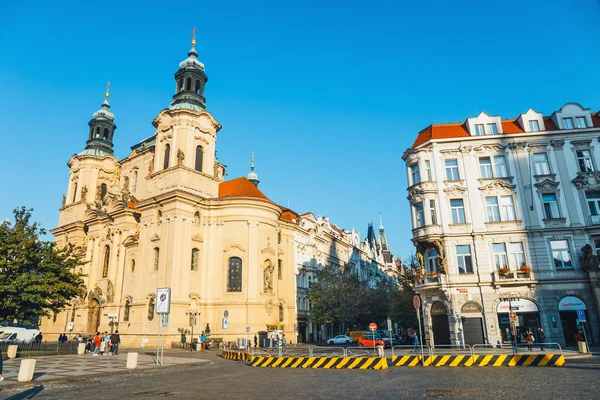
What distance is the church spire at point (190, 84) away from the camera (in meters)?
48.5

...

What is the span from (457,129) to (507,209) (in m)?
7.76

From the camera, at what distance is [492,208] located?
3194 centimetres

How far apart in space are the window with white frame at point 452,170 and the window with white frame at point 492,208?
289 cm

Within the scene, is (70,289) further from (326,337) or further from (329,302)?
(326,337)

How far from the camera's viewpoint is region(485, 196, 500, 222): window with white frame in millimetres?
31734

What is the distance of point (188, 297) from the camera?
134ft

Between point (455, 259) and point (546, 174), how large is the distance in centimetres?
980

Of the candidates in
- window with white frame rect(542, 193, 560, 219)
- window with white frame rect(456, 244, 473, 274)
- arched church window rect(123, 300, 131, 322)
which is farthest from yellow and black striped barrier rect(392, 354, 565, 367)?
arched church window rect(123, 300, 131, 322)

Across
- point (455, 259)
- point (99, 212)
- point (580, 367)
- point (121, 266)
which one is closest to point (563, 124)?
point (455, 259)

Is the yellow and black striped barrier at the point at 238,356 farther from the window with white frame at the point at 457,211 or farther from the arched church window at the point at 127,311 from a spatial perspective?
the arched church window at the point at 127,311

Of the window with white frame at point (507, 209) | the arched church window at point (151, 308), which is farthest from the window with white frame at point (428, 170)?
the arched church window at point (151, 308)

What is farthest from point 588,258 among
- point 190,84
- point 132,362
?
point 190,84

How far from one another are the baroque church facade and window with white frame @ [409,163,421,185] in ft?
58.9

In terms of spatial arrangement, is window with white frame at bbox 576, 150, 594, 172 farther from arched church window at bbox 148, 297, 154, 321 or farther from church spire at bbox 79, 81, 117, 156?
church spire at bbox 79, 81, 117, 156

[SHORT PROBLEM]
Pull out each line in the entries above that contains the word "centimetres".

[EXPECTED ANSWER]
3194 centimetres
Between point (455, 259) and point (546, 174), how large is the distance in centimetres?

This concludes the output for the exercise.